Download the data set Health Care Cost per Employee.csv . In this dataset you will
find data on small to mid sized local business and they’re health care costs (in
thousands, and actually it’s a bunch of other benefit costs as well, but just pretend its
health care costs and ignore why the numbers seem so high). There are two
variables, the first is the number of employees that a company has. This number
ranges from a single employee up to about 100 employees. The second variable
represents the average cost in benefits associated with employees.
You’ll notice if you scatter plot, benefits for a small number of employees is quite
high (image paying single payer health insurance for a few people and their families
in addition to insuring them at work Ect. Ect.).

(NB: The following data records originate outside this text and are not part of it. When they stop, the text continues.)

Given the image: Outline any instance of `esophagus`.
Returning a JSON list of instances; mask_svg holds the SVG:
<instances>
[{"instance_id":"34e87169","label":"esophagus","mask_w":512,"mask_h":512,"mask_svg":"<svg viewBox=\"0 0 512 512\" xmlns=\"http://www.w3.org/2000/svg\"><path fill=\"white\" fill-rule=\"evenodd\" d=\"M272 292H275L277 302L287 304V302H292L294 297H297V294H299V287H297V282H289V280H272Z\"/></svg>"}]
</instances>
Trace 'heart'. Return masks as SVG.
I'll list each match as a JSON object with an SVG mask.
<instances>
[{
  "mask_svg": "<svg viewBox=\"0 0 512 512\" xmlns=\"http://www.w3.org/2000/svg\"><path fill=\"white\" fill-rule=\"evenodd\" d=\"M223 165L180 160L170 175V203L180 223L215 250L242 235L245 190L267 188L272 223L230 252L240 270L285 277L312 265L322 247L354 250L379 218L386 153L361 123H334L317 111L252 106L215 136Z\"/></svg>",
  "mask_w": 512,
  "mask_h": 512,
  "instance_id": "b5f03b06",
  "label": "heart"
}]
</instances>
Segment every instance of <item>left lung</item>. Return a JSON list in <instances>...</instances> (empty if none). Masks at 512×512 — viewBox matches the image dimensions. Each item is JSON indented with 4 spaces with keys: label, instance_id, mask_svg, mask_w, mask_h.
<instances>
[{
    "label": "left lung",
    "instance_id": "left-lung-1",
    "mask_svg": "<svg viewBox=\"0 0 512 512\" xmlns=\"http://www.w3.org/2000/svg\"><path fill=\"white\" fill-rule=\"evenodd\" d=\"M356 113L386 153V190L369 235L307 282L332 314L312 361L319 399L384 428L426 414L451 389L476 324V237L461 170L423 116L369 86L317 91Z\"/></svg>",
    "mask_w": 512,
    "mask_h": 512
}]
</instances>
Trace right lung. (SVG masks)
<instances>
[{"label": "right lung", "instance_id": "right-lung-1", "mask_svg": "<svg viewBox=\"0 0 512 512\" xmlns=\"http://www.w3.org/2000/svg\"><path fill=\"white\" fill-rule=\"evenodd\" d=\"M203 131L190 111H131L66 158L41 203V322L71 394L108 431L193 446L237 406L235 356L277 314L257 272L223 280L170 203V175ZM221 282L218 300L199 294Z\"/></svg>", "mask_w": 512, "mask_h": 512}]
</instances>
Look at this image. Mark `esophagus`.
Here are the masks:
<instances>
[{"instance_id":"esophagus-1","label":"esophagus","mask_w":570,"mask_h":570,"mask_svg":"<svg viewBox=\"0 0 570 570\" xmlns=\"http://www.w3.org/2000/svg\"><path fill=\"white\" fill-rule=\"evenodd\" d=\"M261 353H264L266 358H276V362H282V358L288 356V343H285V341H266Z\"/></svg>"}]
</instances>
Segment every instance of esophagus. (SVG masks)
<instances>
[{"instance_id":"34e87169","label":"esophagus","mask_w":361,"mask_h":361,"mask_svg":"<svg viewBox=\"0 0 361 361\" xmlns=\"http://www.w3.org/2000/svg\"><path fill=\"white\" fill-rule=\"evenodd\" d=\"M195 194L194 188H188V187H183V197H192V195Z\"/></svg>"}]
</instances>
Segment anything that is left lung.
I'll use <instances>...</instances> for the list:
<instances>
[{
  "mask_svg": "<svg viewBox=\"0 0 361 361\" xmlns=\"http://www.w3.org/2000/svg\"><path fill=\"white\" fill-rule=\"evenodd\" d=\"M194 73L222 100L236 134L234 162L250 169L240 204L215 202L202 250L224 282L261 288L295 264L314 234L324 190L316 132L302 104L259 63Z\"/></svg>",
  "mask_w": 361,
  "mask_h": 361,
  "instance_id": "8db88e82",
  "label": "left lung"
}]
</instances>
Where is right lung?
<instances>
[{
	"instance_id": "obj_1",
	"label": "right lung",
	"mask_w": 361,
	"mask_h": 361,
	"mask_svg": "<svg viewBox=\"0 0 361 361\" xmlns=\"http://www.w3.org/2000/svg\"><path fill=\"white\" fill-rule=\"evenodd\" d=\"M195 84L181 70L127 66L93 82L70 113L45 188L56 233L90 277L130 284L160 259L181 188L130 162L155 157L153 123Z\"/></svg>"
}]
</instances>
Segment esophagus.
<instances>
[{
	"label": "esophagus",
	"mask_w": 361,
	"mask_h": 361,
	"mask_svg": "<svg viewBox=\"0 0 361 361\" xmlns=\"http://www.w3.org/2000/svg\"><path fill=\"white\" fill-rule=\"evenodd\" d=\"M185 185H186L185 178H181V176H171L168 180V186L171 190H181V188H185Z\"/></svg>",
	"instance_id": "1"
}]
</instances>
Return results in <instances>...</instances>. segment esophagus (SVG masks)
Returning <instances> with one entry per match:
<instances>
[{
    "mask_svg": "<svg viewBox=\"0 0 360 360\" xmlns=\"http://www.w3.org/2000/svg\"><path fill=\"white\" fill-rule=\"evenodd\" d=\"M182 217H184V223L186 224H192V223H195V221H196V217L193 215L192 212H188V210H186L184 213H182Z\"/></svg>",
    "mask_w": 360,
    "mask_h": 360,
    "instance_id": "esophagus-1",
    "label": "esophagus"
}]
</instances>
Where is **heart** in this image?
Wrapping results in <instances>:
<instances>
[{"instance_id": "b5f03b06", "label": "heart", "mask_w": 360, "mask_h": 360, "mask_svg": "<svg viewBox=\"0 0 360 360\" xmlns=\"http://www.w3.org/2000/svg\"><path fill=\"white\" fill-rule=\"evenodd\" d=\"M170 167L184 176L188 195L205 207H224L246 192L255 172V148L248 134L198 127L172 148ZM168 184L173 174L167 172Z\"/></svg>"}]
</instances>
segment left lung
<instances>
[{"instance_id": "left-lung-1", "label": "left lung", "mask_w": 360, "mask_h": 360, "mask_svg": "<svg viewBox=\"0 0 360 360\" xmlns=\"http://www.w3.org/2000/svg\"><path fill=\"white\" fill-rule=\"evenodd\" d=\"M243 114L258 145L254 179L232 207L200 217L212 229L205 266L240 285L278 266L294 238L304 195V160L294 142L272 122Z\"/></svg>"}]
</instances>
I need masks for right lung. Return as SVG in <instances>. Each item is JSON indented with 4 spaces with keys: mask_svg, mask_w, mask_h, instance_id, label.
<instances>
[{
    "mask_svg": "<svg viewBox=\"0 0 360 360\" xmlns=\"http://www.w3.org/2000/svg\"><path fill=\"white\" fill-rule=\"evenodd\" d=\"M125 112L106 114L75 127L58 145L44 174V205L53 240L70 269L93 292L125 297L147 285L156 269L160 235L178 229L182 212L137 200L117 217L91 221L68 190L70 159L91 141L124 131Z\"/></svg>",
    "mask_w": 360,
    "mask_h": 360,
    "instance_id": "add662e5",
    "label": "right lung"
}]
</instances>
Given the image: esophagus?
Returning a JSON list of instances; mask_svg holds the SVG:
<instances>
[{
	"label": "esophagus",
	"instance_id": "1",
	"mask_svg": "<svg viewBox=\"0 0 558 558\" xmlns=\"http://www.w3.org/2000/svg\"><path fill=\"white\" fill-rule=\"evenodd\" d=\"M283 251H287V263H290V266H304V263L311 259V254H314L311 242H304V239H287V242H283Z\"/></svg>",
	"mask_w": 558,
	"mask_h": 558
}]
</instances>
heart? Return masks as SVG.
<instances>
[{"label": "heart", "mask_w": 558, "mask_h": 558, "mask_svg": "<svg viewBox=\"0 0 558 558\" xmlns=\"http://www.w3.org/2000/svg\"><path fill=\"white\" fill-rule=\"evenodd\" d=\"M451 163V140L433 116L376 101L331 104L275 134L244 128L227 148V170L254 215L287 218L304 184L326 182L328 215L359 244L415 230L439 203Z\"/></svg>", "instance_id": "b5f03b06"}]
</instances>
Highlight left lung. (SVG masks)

You are tasked with the following:
1. Develop a model for estimating the average or expected average cost of
benefits based on the number of employees a company has. If you develop a
parametric model, please provide the model. If you develop a non parametric model, please graphically represent your model overlaid on top of
a scatterplot of the data. In either case please document how you arrived at
your final model.
2. Create a 95% confidence interval for E(avg. cost|55 employees). That is,
compute a 95% confidence interval for the average cost of benefits per
employee for all companies that have 55 employees.
3. Create a 95% prediction interval for E(avg.cost|55 employees).
4. Add your results from part 2 and 3 to your scatterplot